When he was twenty, his father told him he would never amount to anything. When she was nineteen, her mother still kept trying to maintain that sneering veneer on, trying to belittle what was left of their relationship. At twenty, she figured out that all her mother needed was someone to abuse. At the ages of twenty-one, they both decided that staying at home would only be toxic to themselves. Within months, they left for the only safe haven they felt was left. She left for college. He left for the military.

Several decades later, he was introduced to who he certainly thought was one of the most beautiful people he had ever seen before.

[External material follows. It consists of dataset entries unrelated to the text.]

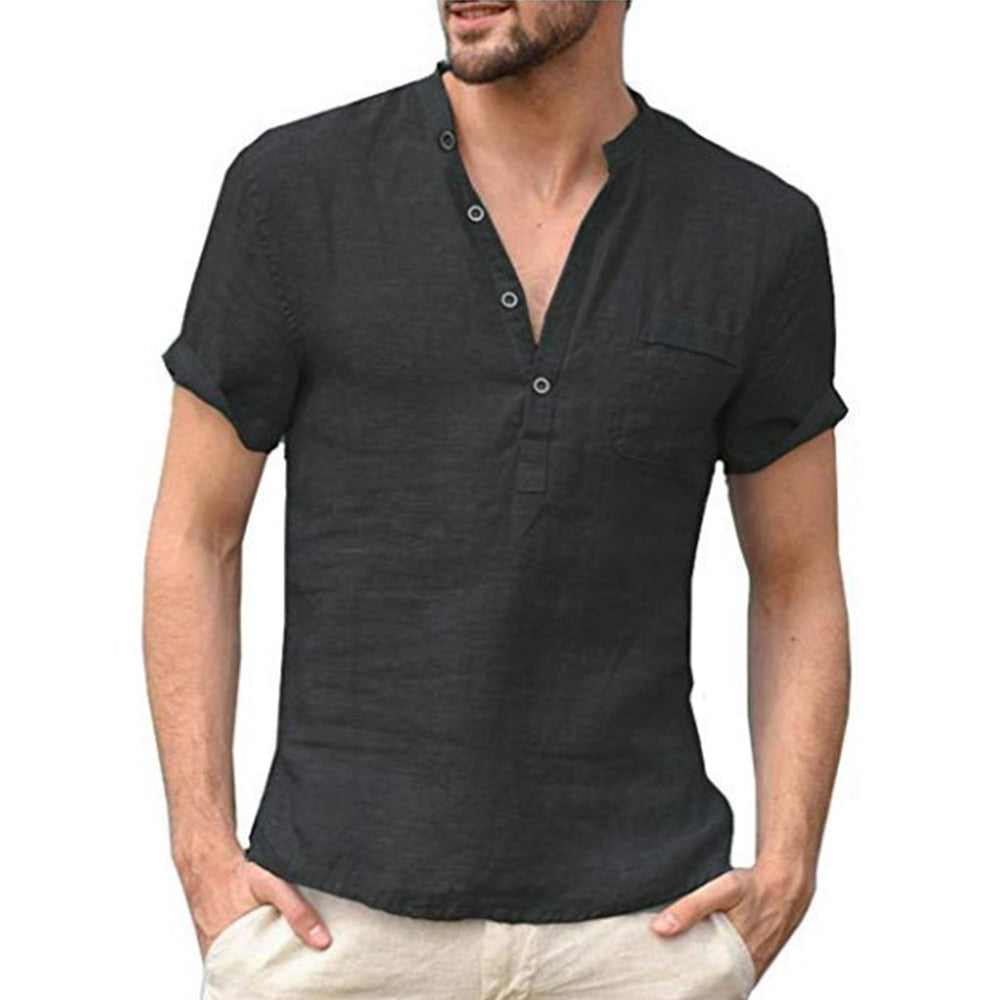 DAVID - Chemise en lin respirant pour homme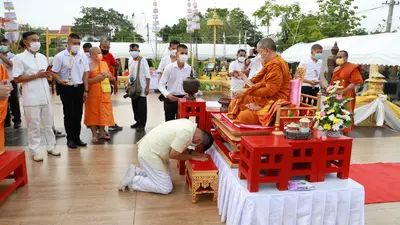 ประมวลภาพพิธีมหาพุทธาภิเษก–เทวาภิเษก รัตนมงคลศาลหลักเมือง สมุทรสงคราม ปี ๒๕๖๕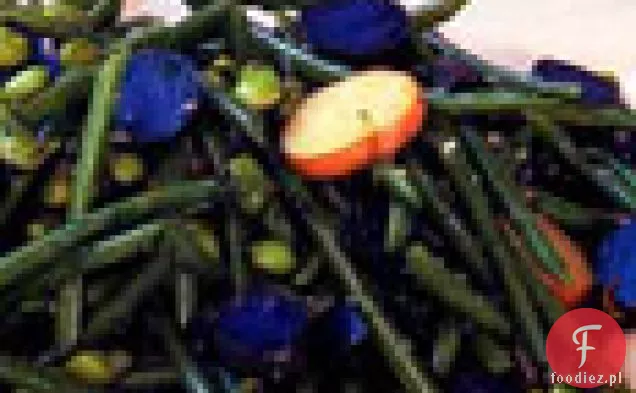 Fasolka Vert, Edamame i fioletowa-Sałatka ziemniaczana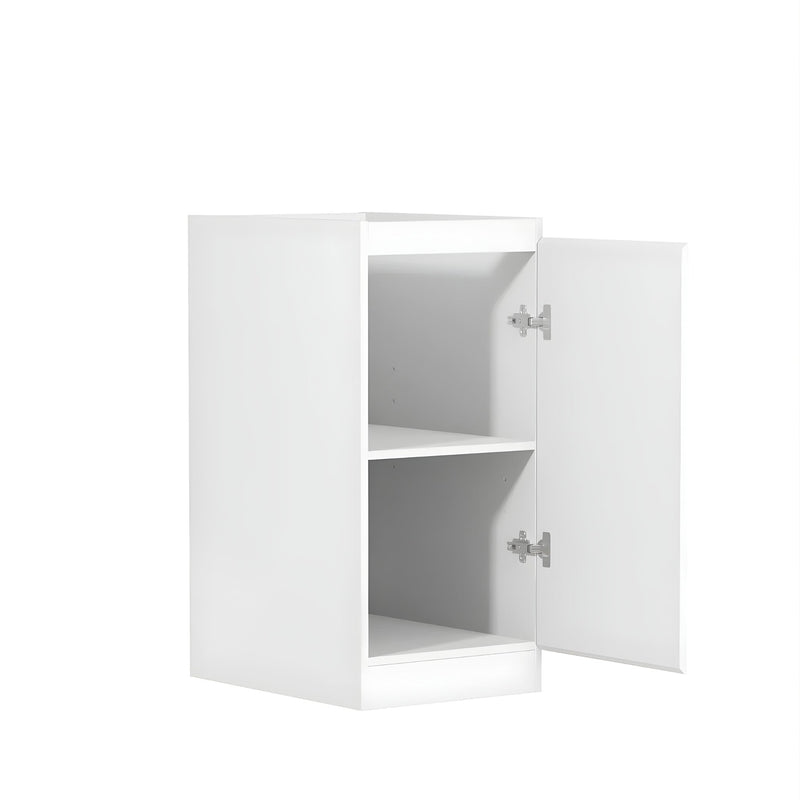 OTTI HAMPSHIRE MATTE WHITE 430MM MINI LAUNDRY CABINET WITH STONE TOP & SINK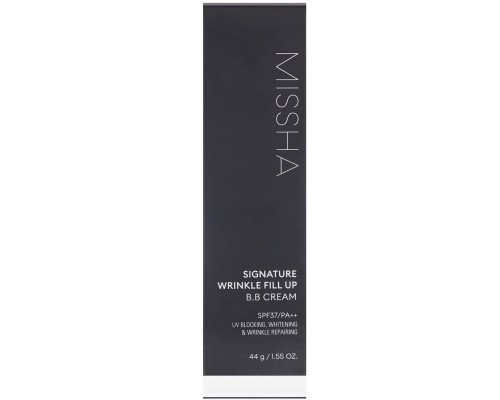 Missha, Signature Wrinkle Fill Up B.B. Cream, SPF37 / PA++, No.21, 1.55 oz (44 g) Missha, Signature Wrinkle Fill Up B.B. Cream, SPF37 / PA++, No.21, 1.55 oz (44 g)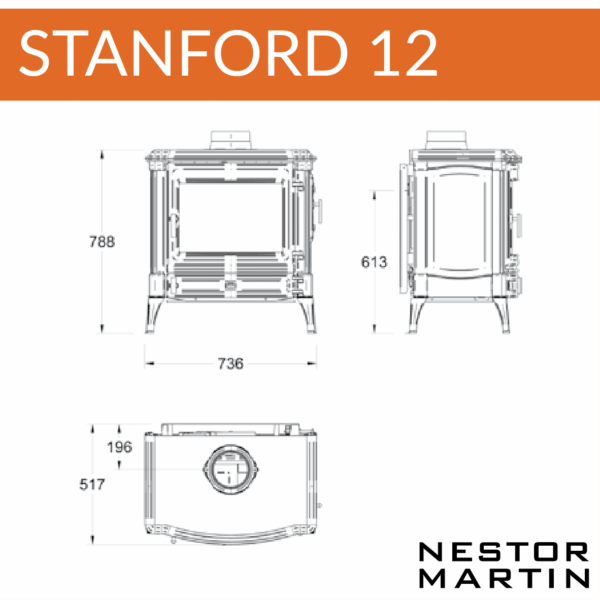 Nestor Martin Stanford 140 Multifuel Stove - Image 3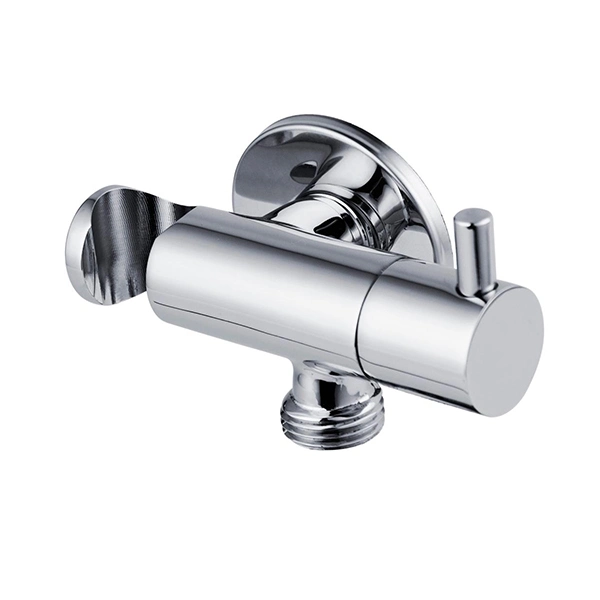 Azeta Bathroom Accessories Toilet Fittings Chrome Shattaf Shower Connector Bidet Spray Valve Bracket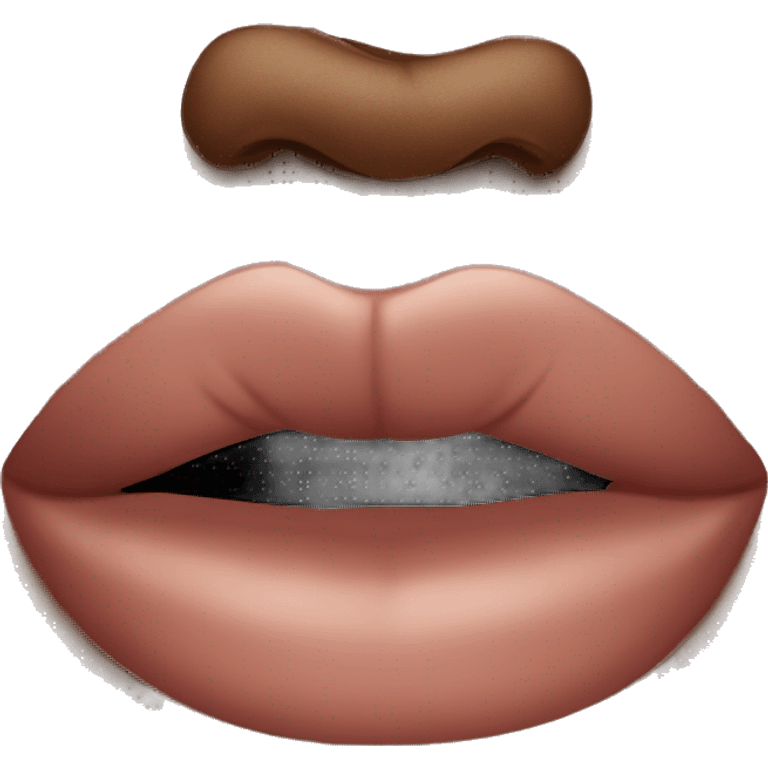 Lipstick brown emoji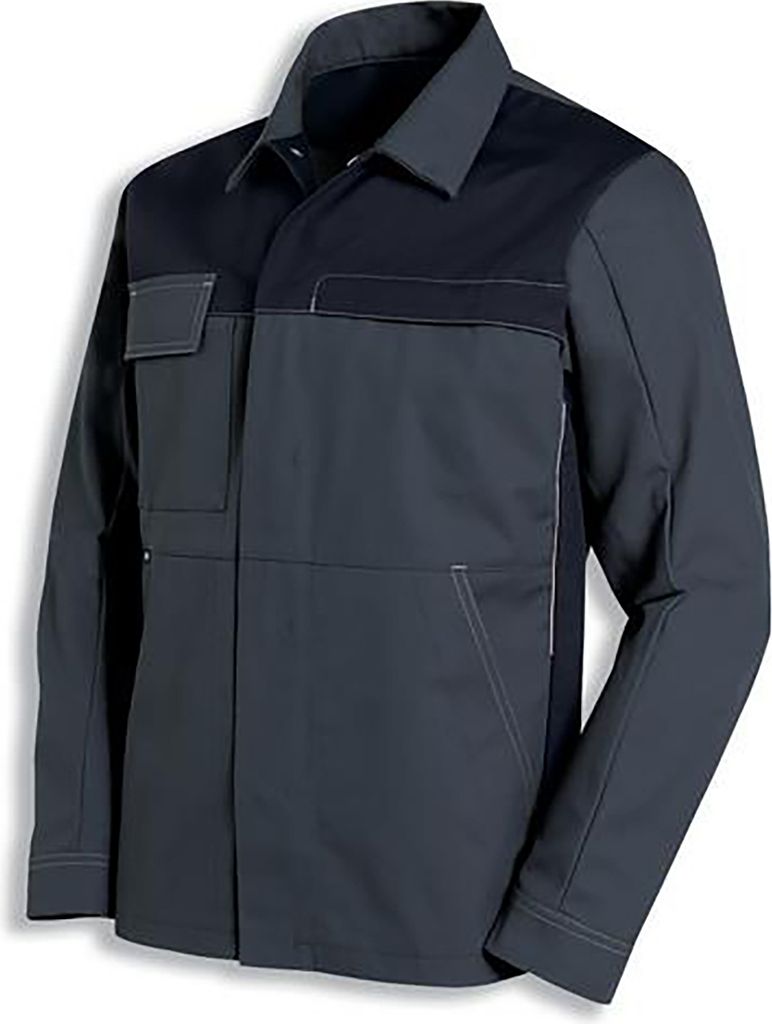 uvex Arbeitsjacke perfect grau, anthrazit Gr. 64, 66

She flashed him a brilliant smile as his warm eyes washed over her, trying to assess whether or not she was genuine. She decided to offer him a position on her expedition. For the first time in his life, he felt wanted, and though Antarctica was a comfortable place for him, it didn't fit him. And neither did any of the other continents. He shrugged it off and decided to go. It wasn't as if his family would mind.

Several years after that, she found herself standing in the center of a giant hexagon. Her smile quavered a bit with nervousness. Carson headed the proceedings. She could have laughed. She smiled, and received every cultural tradition the motley group of citizens at Atlantis had to offer. The ring was slightly cool when he placed it on her finger. When she danced with him, she could feel the tulle and the chiffon gliding gently with them. At two a.m., she dug through her endless belongings, grabbed the pink scraps of fabric, and burned them.

On an unbelievably tranquil day at Atlantis, she opens her eyes, blinking unsteadily. There are at least six or seven people crowding around her, odd smiles pasted on their faces. She reaches out with one hand, blinking at the oddness of the orange light streaming through the only window in the room. A woman laughs softly. She reaches up and begins to play with the soft brown curls. A tired chuckling greets her, and she cries out suddenly when she feels herself being moved. When her green eyes focus again on the large, bright eyes of someone else, she quiets. "Wednesday's child, huh?" She smiles as she finds herself gently falling to sleep.